Exercise passage:
-------------------------

Over the last five years, students’ outdoor play became increasingly restrictive due to dangerous air quality that resulted from wildfires. It was disheartening to watch how the undeniable impacts of climate change created a new normal. Young children wore N95 masks to play outside and required advanced air filtration in the classrooms.

I draw on those moments, watching the sense of wonderment in so many children, as inspiration to conduct the necessary work to support the executive team and the crucial mission of The Climate Center.

I am grateful to know that I may contribute to an organization that seeks to better the planet for future generations.

A conservation area on the outskirts of Cusco, beneath the peak Nevado La Verónica (Wakaywillka)

Emily Hendrick joins The Climate Center as Institutional Grants Manager

As a climate and social justice activist and advocate, I am excited to join The Climate Center as its first Institutional Giving Manager and work to ensure that my home state of California achieves net-negative emissions and serves as a model for other states and countries. Though I grew up in San Francisco, my environmental career began at Middlebury College in Vermont, which I chose due to the strength of its Environmental Studies program and the presence of faculty like Bill McKibben.

After earning a B.A. in Environmental Policy and minor in Psychology, and learning Portuguese to study abroad in Brazil, I attended the Middlebury Institute of International Studies in Monterey, CA to obtain an M.P.A. in International Nonprofit Management. I soon became the Development Assistant for the Environmental Defense Fund in Boulder, CO. While enjoying the challenge of major gifts fundraising (and the challenge of summiting all of Colorado’s 14ers), I felt somewhat disconnected from our programs and yearned to be on the grassroots level, so I decided to move to Guatemala (where a number of my ancestors lived).

-------------------------

Collected data:
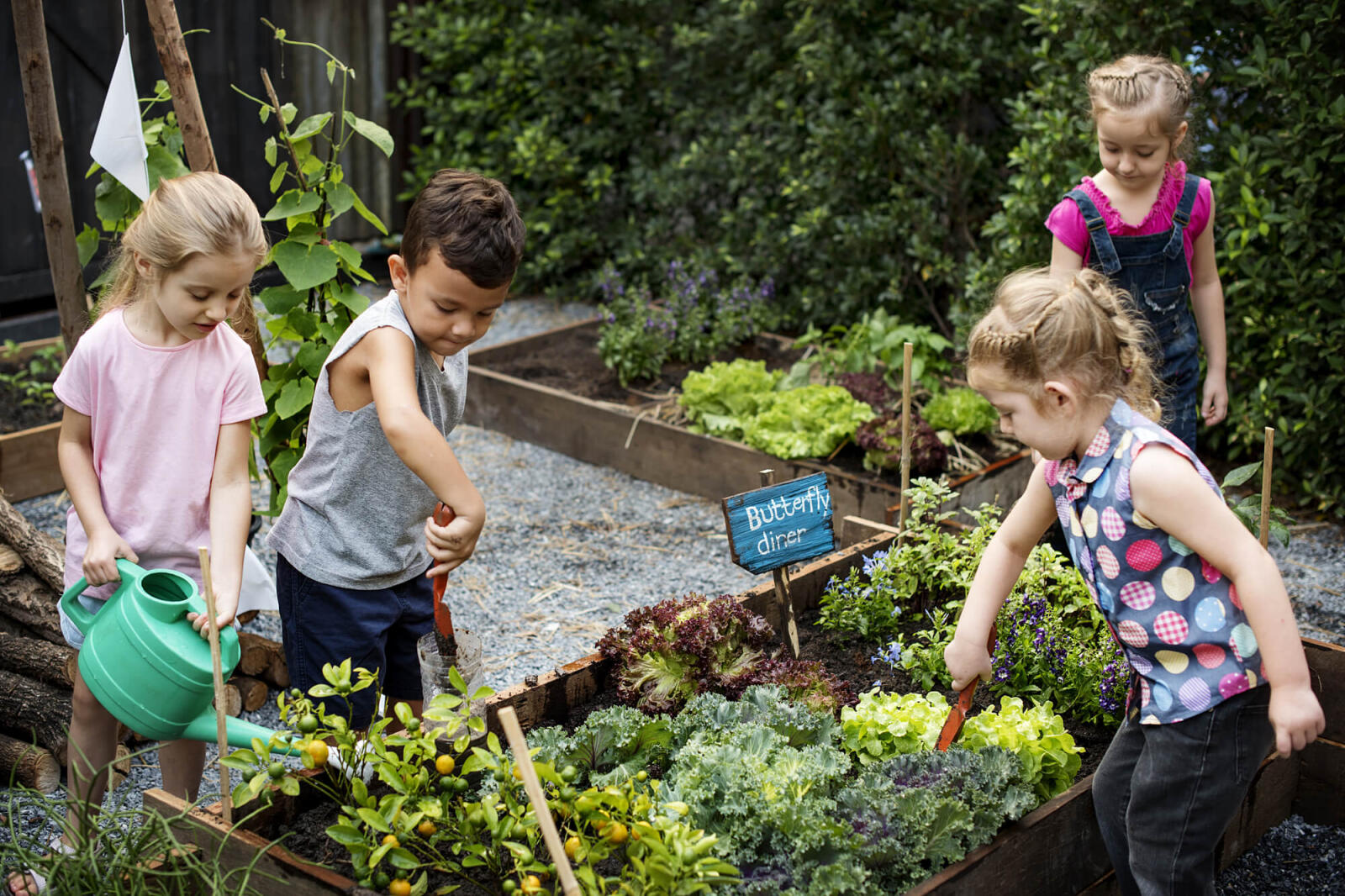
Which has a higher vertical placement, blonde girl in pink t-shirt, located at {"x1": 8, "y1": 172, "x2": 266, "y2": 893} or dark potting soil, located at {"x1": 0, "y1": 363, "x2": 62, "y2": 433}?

-------------------------

Assignment 1: The passage includes a section beginning with the heading "Emily Hendrick joins The Climate Center as Institutional Grants Manager." List every U.S. state and foreign country named in that section.
Assignment 2:
Answer each question from the passage.
(a) What did young children wear to play outside during the wildfire smoke?
(b) What degree did the writer earn at the Middlebury Institute of International Studies?
(c) What position did the writer hold at the Environmental Defense Fund in Boulder?

Answer section 1: California, Vermont, Brazil, Colorado, Guatemala

Answer section 2:
(a) N95 masks
(b) An M.P.A. in International Nonprofit Management
(c) Development Assistant